Featuring the work of more than three dozen artists from the twentieth and twenty-first centuries, the show is a veritable who’s-who of blue chip names. Included are pieces by Jean Michael Basquiat, John Chamberlain, William Eggelston, Richard Prince, Robert Rauchenberg, Ed Ruscha, and Andy Warhol.

“When you’re driving in a car, you have that feeling of escaping. That you’re moving faster than you’re supposed to move. That you’re moving through things,” Heller says. “And for me, that’s just like art, like looking at a powerful work of art. The whole world shifts and moves around you, but you’re in one place.” (Heller admits that neither he nor Brodie has a valid driver’s license.)

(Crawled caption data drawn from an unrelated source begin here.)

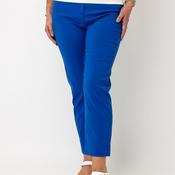 Serafina Collection Slim Leg Cropped Trousers, Royal Blue image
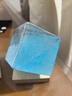 赟婭驚喜生日節日禮物男生女生風(fēng)暴瓶高級天氣瓶水立方送女友男友擺件 mini藍色天氣立方 曬單實(shí)拍圖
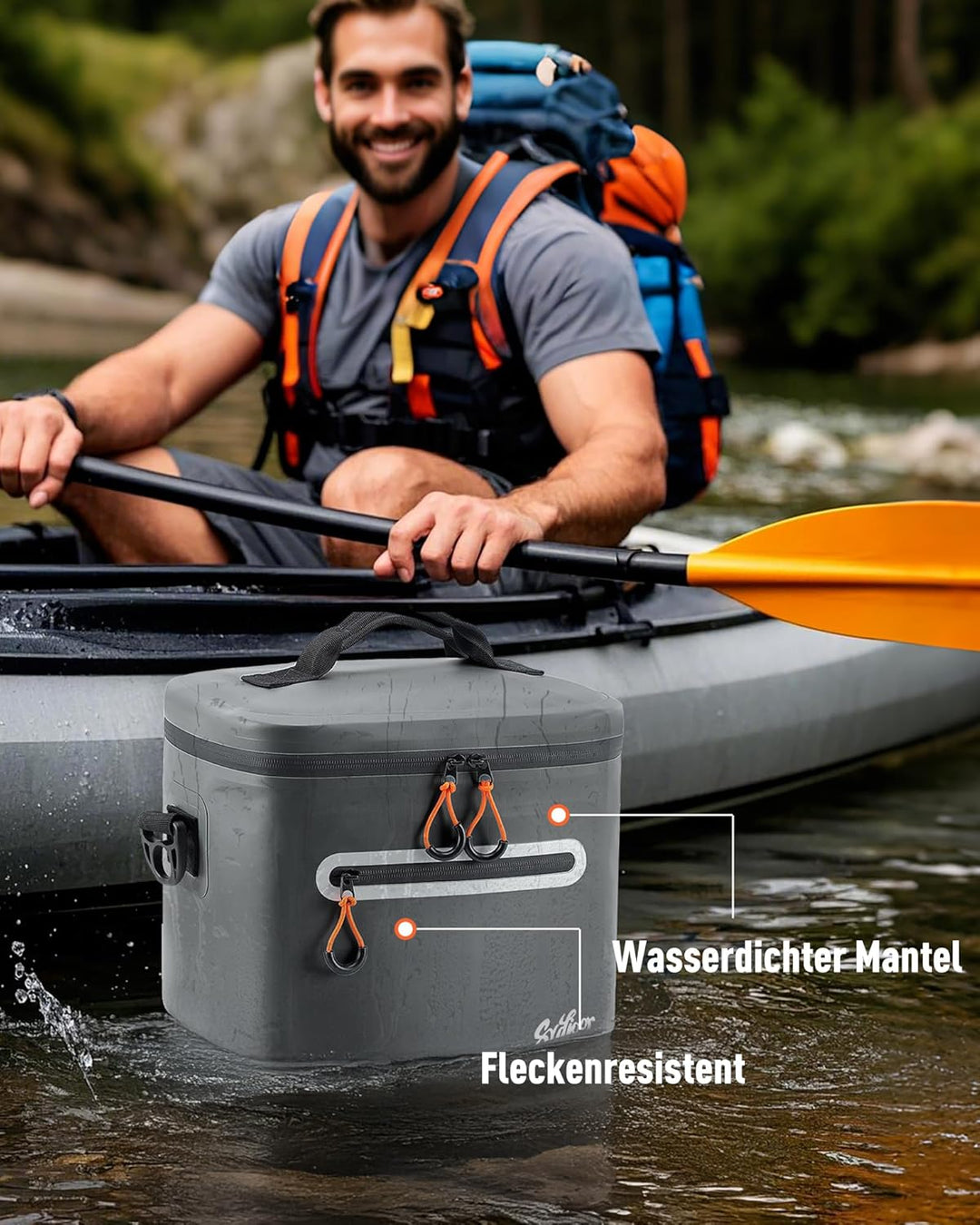 Kühltasche 7/14/24L - Isoliert & Wasserdicht | Tragbare Mini-Kühltasche mit Thermo-Iso-Schicht | Lei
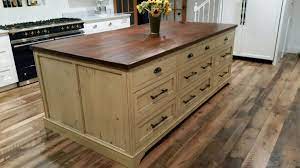 Diy kitchen island with pull out trash can. Custom Kitchen Islands Shenandoah Kitchen Home Rustic Farm Tables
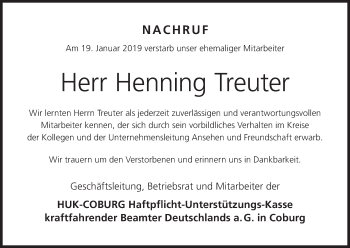 Anzeige von Henning Treuter von MGO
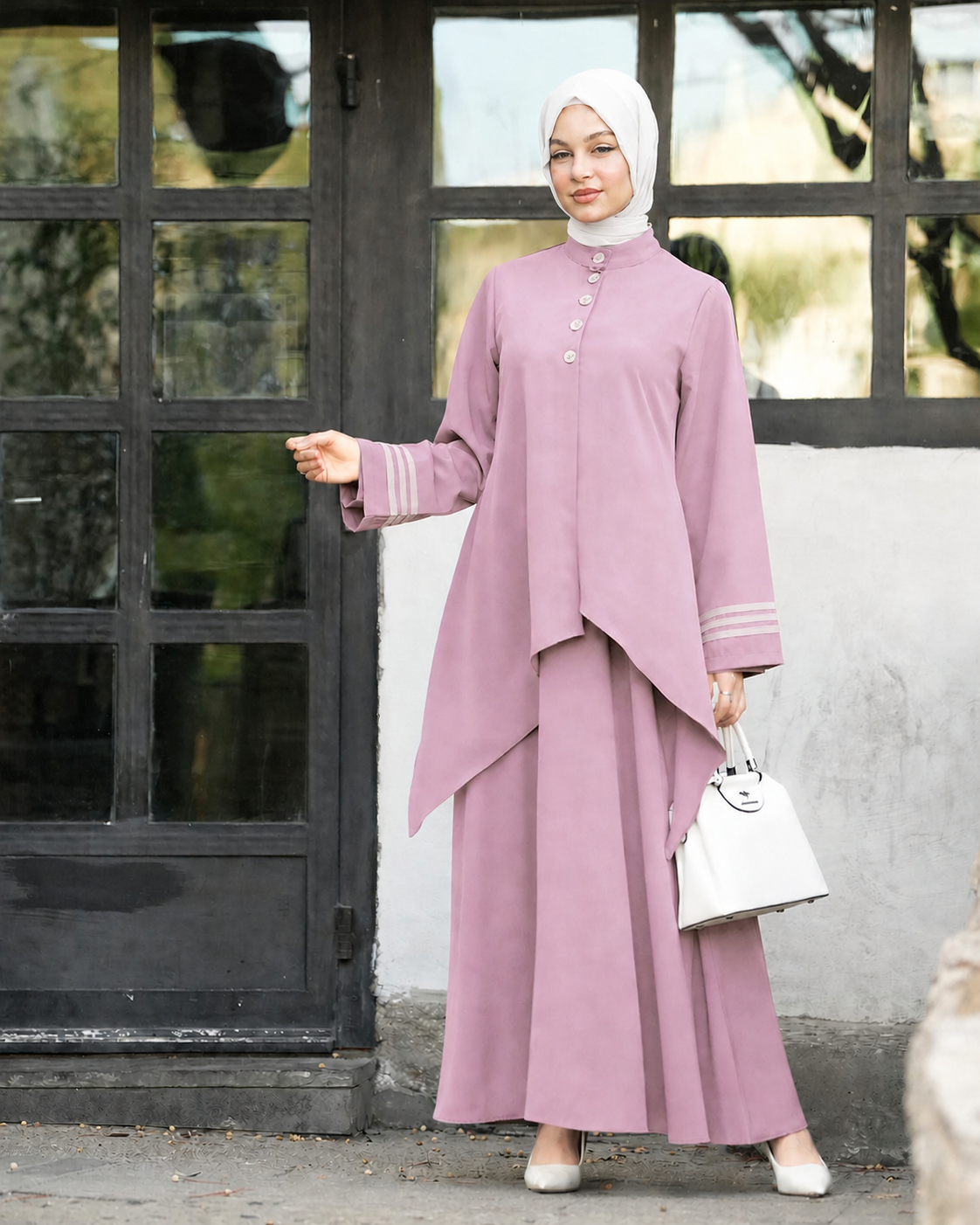 Elegant Modern Abaya:11160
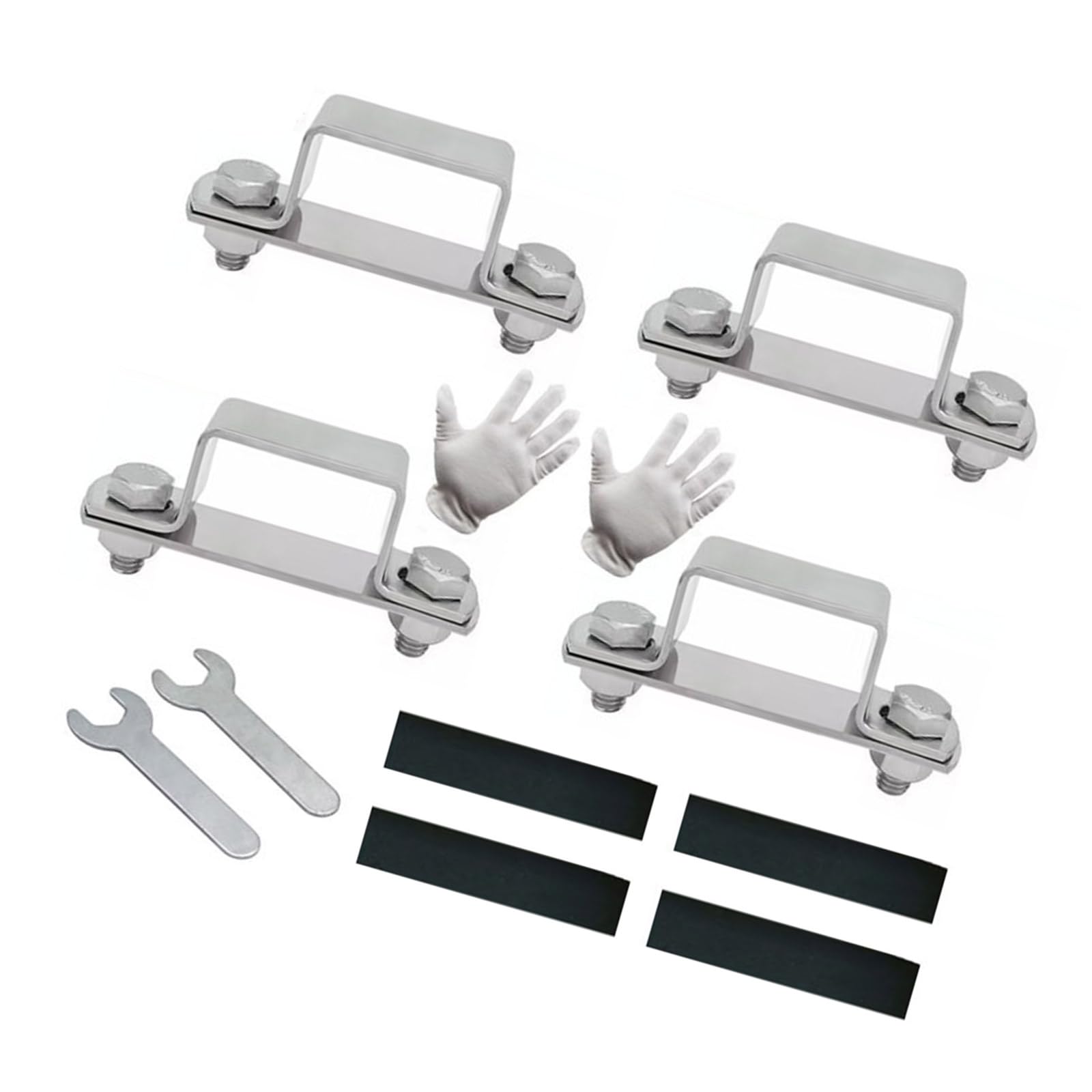 Tsophreniq Multicolor 4Pcs Steel Square Pipe Clamps, Adjustable Brackets For Window Door Frame Hardware Fixing Window Door Frame Hardware Clamp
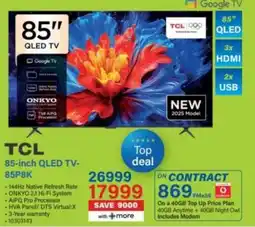Incredible Connection TCL 85-inch QLED TV-85P8K offer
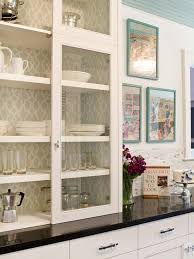 paint & wallpaper inside cabinets need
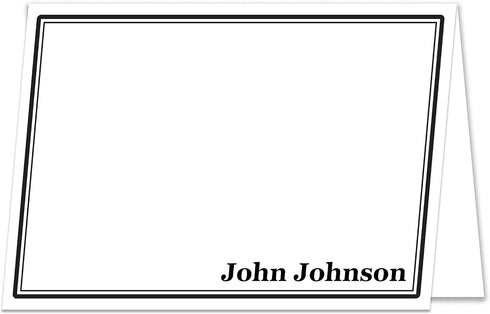 DISCOUNTCARDSTOCK.COM Premium Personalized 5" x 7" Stationery Folded Cards - 50 Thick 14PT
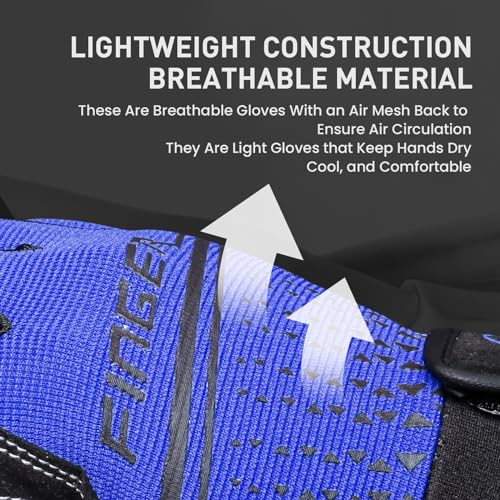 Full Finger Workout Gloves Weight Lifting Touchscreen for Men Women with Padding, Full Hand Gym Exercise Gloves Male Femal...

Not surprisingly given the automobile’s prominence in California’s car-centric culture—and California’s influence in many of the influential artistic movements in the era being covered—west coast artists predominate. But New York is well represented too.

Brett Berk

“On the west coast, the connection to the car is dictated by the landscape, and by the fact that you need a car,” Brodie says. The output from artists from the region are therefore often more visceral, and literal. “East coast artists often refer to the car more obliquely,” she says, pointing to a giant, silkscreen cutout of a Little Trees air freshener from Nate Lowman.

“Either way,” Brodie continues. “The subject matter is ideal for artists, because of the idea that a car is an extension of the self. A portrait of the car is a portrait of the self, or of a self. An extension of how one wants to be seen.” (This coincides with my universal automotive theory that All Cars Are Drag.)

A perfect exemplar of this idea are William Eggleston’s lurid color photographs from the mid-Seventies, featuring subjects seducing with—and seduced by—their proximity to the cars upon which they lean. Similarly transfixing, but in a more grotesque Ballardian sense, is Andy Warhol’s Car Crash, though the attraction is fleeting and guilty like everything Warhol did (which is his particular genius and limitation.)

Brett Berk

 fall into Dana Powell’s dreamy yet lonely oil paintings of a mist-shrouded truck and a mist-shrouded road. But maybe I’ve just been reading too much Zach Bowman? I’m crushed by the technical literalism—or is it fundamental cynicism?—of Richard Estes’ and Robert Bechtle’s photorealistic automotive portraits in their worshipful—or are they disdainful?—appropriation not only the banality of the snapshot, but of all of life’s beautiful mundanity. And I’m drawn, conceptually at least, to Robert Rauchenberg’s dirt and resin tire tracks, looking as they do like the fossilized trace left behind when someone drove a shitty car through shit, a perfect monument to the American vehicles of my Malaise-Era Detroit youth.

But for me, the star of the show is Richard Diebenkorn’s Untitled. Painted in the mid-1950s, on loan from the Diebenkorn Foundation and never before displayed to the public, it exists on the cusp of the artist’s transition from abstract expressionist to more representational work. Though it predates Diebenkorn’s mesmerizing landscapes and the later, more ascetic Ocean Park series, it shares many of their key elements in terms of palette and composition. But it differentiates itself by the fact that, central to the piece, is a portrait of a Ford Fairlane. Stretching across the width of the painting like another of the artist’s famous horizon lines, the coupe is not separate from the surrounding vista, but integral to it.

The car is not just a part of the landscape. The car is the landscape.